--- Begin Source document ---
I mean, you've got Kansas.
Of course, California.
I see them.
And you've got them in all these other states as well.
Atlanta, Georgia, Philadelphia, Pennsylvania, Denver, Colorado, Washington District of Columbia, San Francisco, California, Las Vegas, Nevada, Detroit, Michigan, Chicago, Illinois, Portland, Oregon, Fresno, California.
I mean...
This is...
What do you think they did?
Remember when they had the big infrastructure package under Obama?
Mm-hmm.
We're going to rebuild bridges.
You know what all that money went to, dude?
Because I know, because I was out there working.
Right.
It was cameras every quarter of a mile in every major city.
You just go to any major city and look up, and you'll see these big concrete poles, and look at those cameras.
Every quarter of a mile, every mile.
They've got cameras.
That was their big infrastructure package.
They didn't build bridges or roads.
They built a big, giant, huge system to see everything you do.
Can you imagine living like that?
I mean, that's exactly what they want to do.
They want to be able to film every single thing and watch every single move that you make.
The FBI just loves that stuff.
Just loves it.
But you know, it's so interesting.
They always know where the cameras are, right?
I mean, you remember the pipe bombs that they said were planted.
This is on January 6th.
And the camera just, amazingly, it just wasn't in the area where the guy actually placed them.
You couldn't see him.
You could see around, but he knew exactly where to go to avoid the cameras.
Imagine that.
Oh my gosh.
It's just one thing after another.
But I'll tell you, if you've ever, I've never been more proud than last night.
I mean, watching this rally and Melania was there and she looked beautiful as ever and just all the enthusiasm.
Elon was there, Sun X was there, his mom.
Yes.
Everybody was there except for me.
Well, you were there in spirit.
No, you were definitely there in spirit.
I didn't lose anything in New York.
Oh my gosh, though, Kat, you were there.
I mean, seriously, when they started calling Tampon Tim, I mean, that was you.
and Jackie covered it perfectly.
I think that's so funny.
Tampon Tim absolutely ringing out in the crowds.
So, yes, in spirit, you were there.
I mean, look at this.
Look at this event.
I mean, the energy, the excitement.
This is what bothers them.
You think these people who call us Nazis, they don't care about the 300,000 missing kids.
They don't care about illegals.
They don't care about not whipping babies out of the room.
You think these idiots care about a joke?
They don't.
--- End Source document ---
--- Begin Excerpted records ---
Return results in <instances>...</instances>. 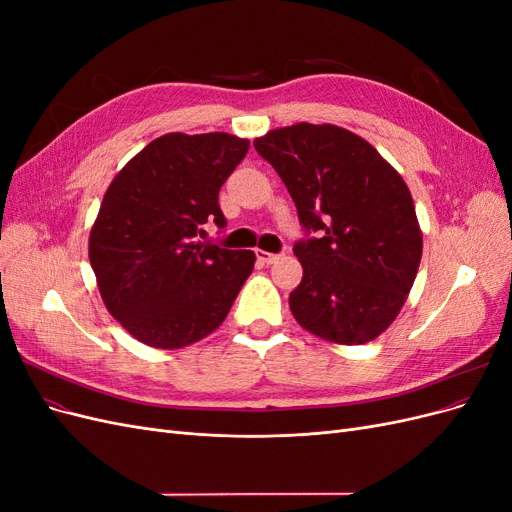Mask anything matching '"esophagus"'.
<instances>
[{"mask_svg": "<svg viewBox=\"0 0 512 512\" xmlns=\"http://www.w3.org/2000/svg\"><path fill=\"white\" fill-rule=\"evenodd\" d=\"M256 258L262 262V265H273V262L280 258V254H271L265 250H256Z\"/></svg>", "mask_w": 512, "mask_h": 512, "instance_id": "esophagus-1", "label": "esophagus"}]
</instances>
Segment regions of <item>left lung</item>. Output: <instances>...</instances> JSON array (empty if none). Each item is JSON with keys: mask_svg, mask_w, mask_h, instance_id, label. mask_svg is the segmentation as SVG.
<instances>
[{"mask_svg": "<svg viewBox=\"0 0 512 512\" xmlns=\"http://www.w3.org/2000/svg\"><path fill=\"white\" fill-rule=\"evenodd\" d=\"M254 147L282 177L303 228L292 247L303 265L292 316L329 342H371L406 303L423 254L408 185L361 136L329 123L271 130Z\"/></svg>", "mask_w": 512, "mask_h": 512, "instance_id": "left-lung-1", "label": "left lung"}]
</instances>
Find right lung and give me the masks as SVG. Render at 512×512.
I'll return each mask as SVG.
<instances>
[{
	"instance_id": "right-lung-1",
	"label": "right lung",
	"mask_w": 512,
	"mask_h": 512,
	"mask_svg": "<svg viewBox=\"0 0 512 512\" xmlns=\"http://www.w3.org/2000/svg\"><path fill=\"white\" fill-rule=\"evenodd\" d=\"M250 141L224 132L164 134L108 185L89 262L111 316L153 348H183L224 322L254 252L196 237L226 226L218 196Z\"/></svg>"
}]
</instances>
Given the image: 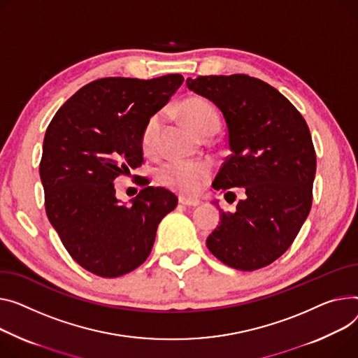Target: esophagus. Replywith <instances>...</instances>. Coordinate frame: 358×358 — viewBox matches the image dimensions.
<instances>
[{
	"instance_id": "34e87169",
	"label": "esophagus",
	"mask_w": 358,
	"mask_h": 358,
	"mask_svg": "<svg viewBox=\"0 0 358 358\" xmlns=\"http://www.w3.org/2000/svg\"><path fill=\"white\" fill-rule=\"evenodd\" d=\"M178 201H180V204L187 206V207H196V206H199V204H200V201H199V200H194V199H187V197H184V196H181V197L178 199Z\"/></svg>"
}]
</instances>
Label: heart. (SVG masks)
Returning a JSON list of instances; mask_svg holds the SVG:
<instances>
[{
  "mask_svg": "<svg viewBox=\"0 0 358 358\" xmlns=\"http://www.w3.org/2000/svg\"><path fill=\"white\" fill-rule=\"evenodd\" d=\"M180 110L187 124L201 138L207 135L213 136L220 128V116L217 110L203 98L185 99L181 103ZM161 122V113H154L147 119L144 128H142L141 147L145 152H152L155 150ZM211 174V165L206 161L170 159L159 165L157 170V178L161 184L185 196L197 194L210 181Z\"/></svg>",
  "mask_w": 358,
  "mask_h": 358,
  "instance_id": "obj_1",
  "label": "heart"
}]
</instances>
--- End Excerpted records ---
### Required work
- a) In the conversation transcript, what does the speaker say the money from the infrastructure package under Obama went to?
- b) Continue the conversation transcript from its last line.

### Per-task answers
- a) Cameras every quarter of a mile in every major city.

- b)
They're all pissed off because it was such a huge success, and nobody could pull that off ever in politics, much less Kamala and her stage bust-in help with all the Diddy Party celebrities.
Oh my gosh.
It's so true.
When you start looking at the fact that you have Beyonce there, and these numbers do not lie, and you start looking at who was watching, I mean, here you've got VP Kamala Harris, Beyonce, Willie Nelson, and more rally on reproductive rights in Houston, Texas.
They had 16,000 likes, 527 views, and that's 1,000.
So you have that in comparison to Joe Rogan experience, right?
And you have 1.7 million likes, 33,542,890 likes.
Look at the difference.
People are tuning in to get to know Donald Trump on this level.
A totally different medium than what they've seen him in before.
And they love him.
They absolutely love him.
Well, easy.
This is gonna be a classic.
It's going to be a classic interview.
It's going to be one of those where here you've got this man who sits down, and they have not been the best of friends, let's face it, and they sit down for a three-hour talk.
Kamala could not do that.
She couldn't do it five minutes.
She's too dumb.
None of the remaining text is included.